───── Data section

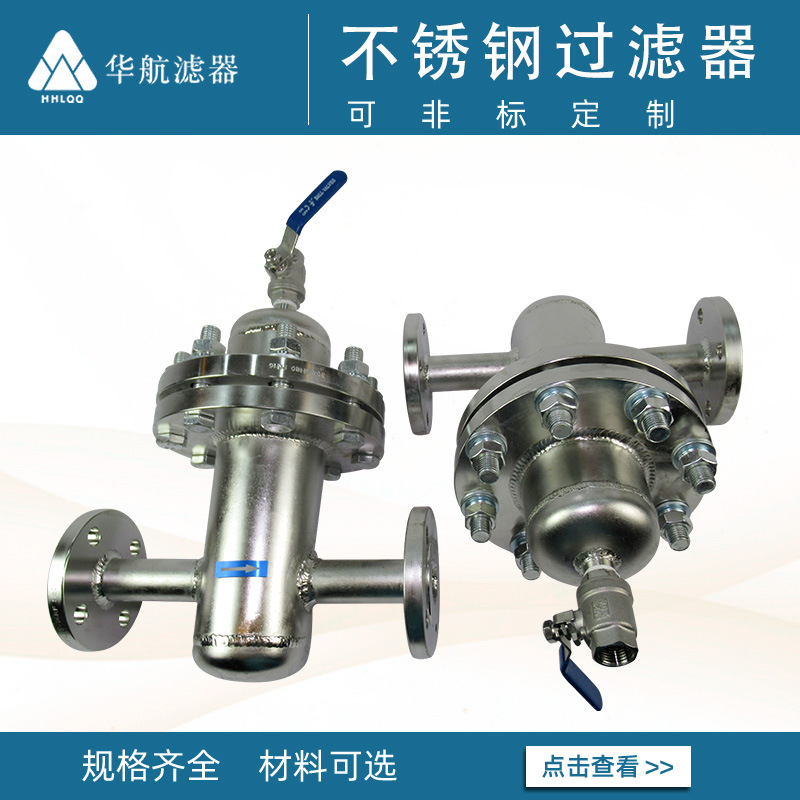 不锈钢管道直通式过滤器 法兰口篮式过滤器 工业过滤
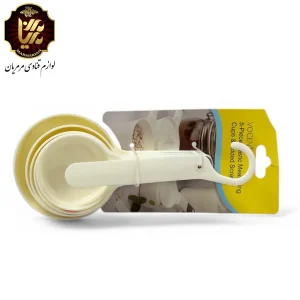 ست پیمانه پلاستیکی ووشن قنادی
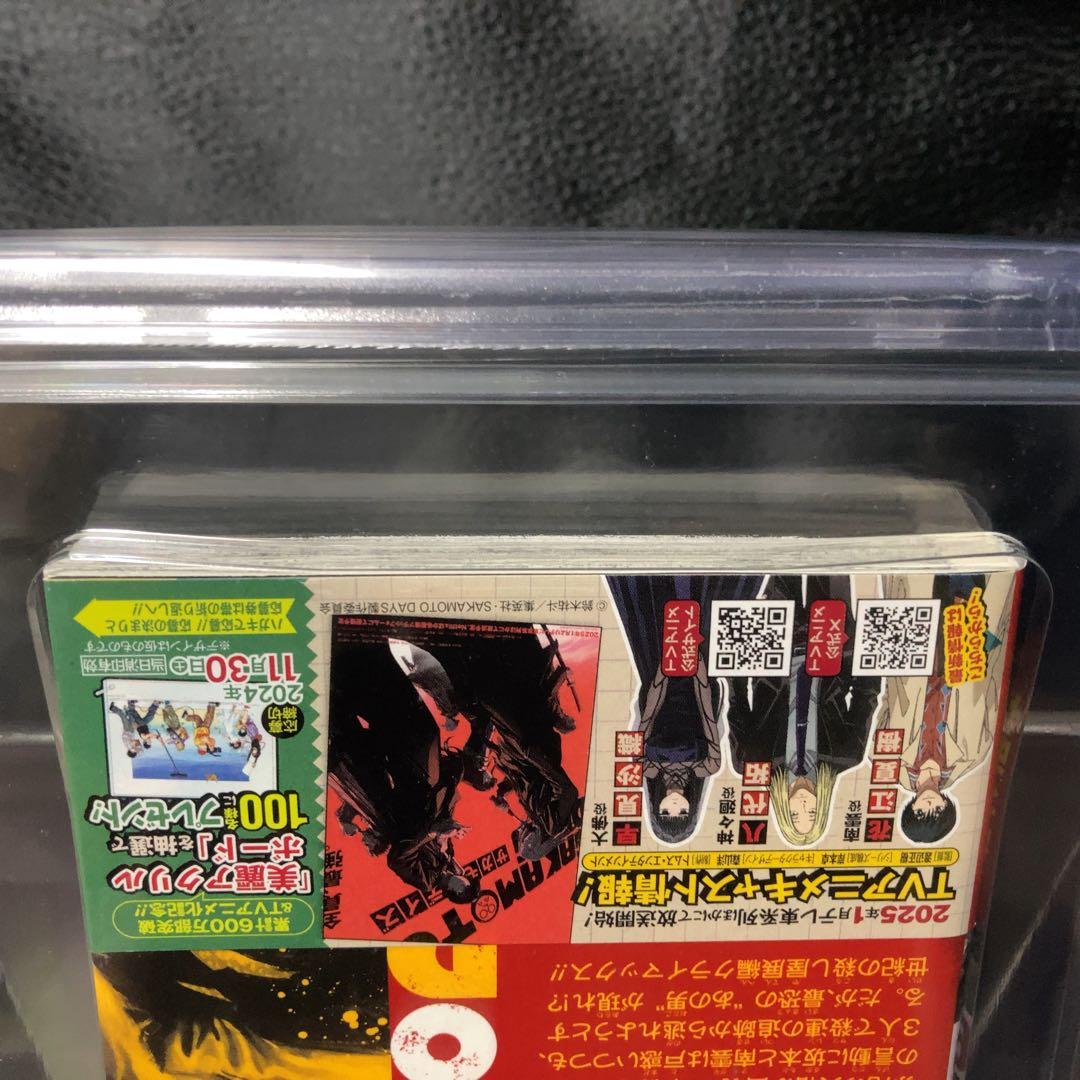 BGS9.6 SAKAMOTO DAYS 19巻 初版 帯付き BECKETT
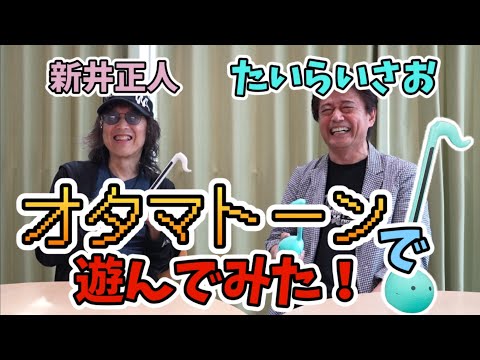 新井正人さんとたいらいさおさんにオタマトーンで遊んでもらった！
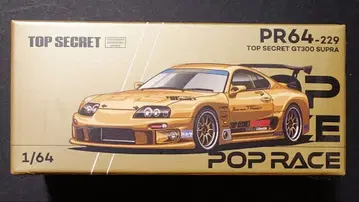 POPRACE 1/64 TOP SECRET GT300 SUPRA
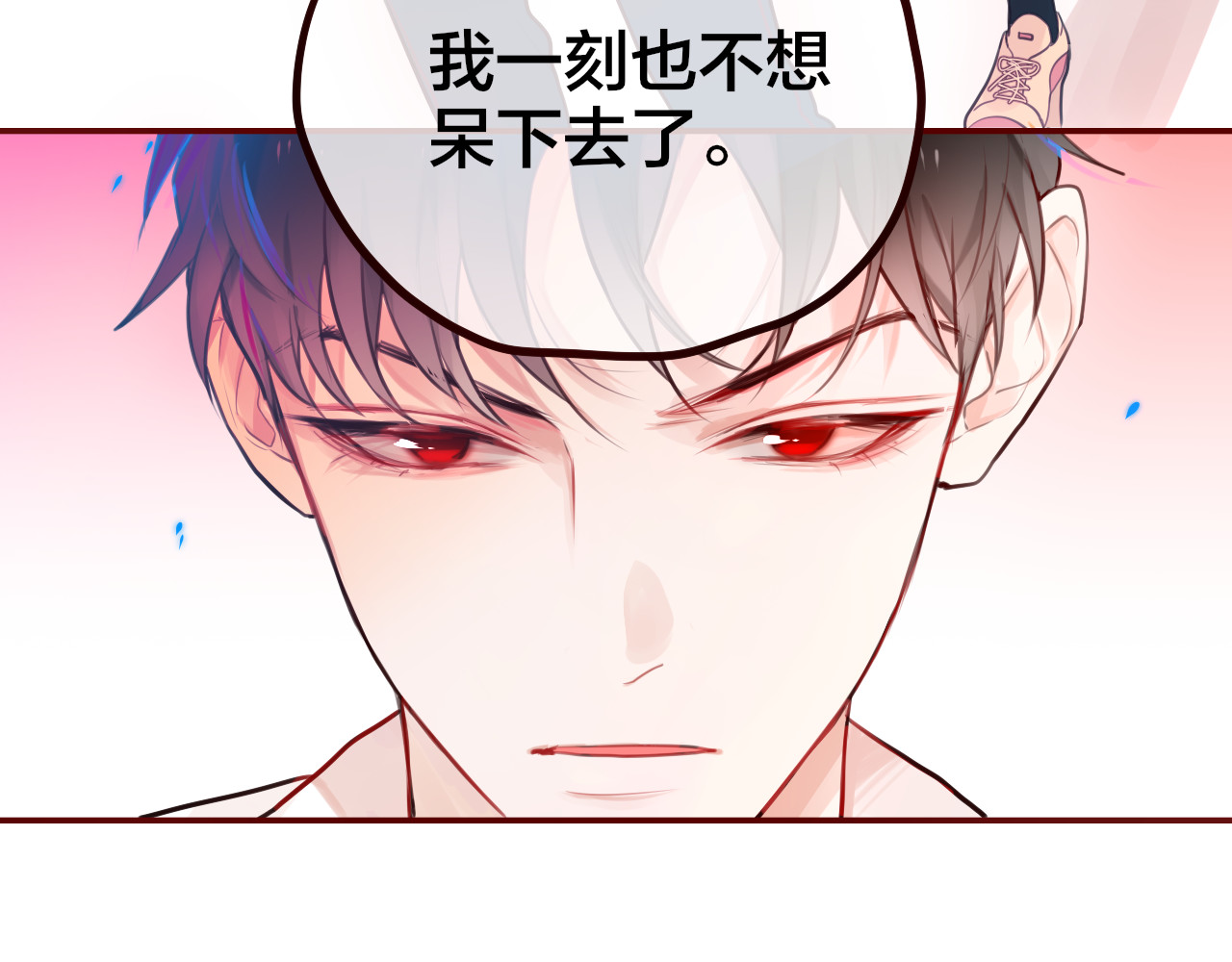 昼夜连绵 第3话 死亡率为0 第101页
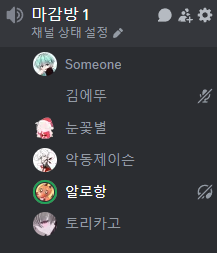 snow_flowerstar's tweet photo. 마감중ㅇ... ㄱ과제하는 사람도 있어요 그게바로 나! ㅋㅎㅋㅋ,,,,ㅠㅍ https://t.co/VhHPbCKHvU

──────────

The problem:
Return each of the lines above word for word, leaving out the pictures.

Your response:
 不锈钢管道直通式过滤器 法兰口篮式过滤器 工业过滤
 ست پیمانه پلاستیکی ووشن قنادی
 BGS9.6 SAKAMOTO DAYS 19巻 初版 帯付き BECKETT
 新井正人さんとたいらいさおさんにオタマトーンで遊んでもらった！
 POPRACE 1/64 TOP SECRET GT300 SUPRA
 昼夜连绵 第3话 死亡率为0 第101页
 snow_flowerstar's tweet photo. 마감중ㅇ... ㄱ과제하는 사람도 있어요 그게바로 나! ㅋㅎㅋㅋ,,,,ㅠㅍ https://t.co/VhHPbCKHvU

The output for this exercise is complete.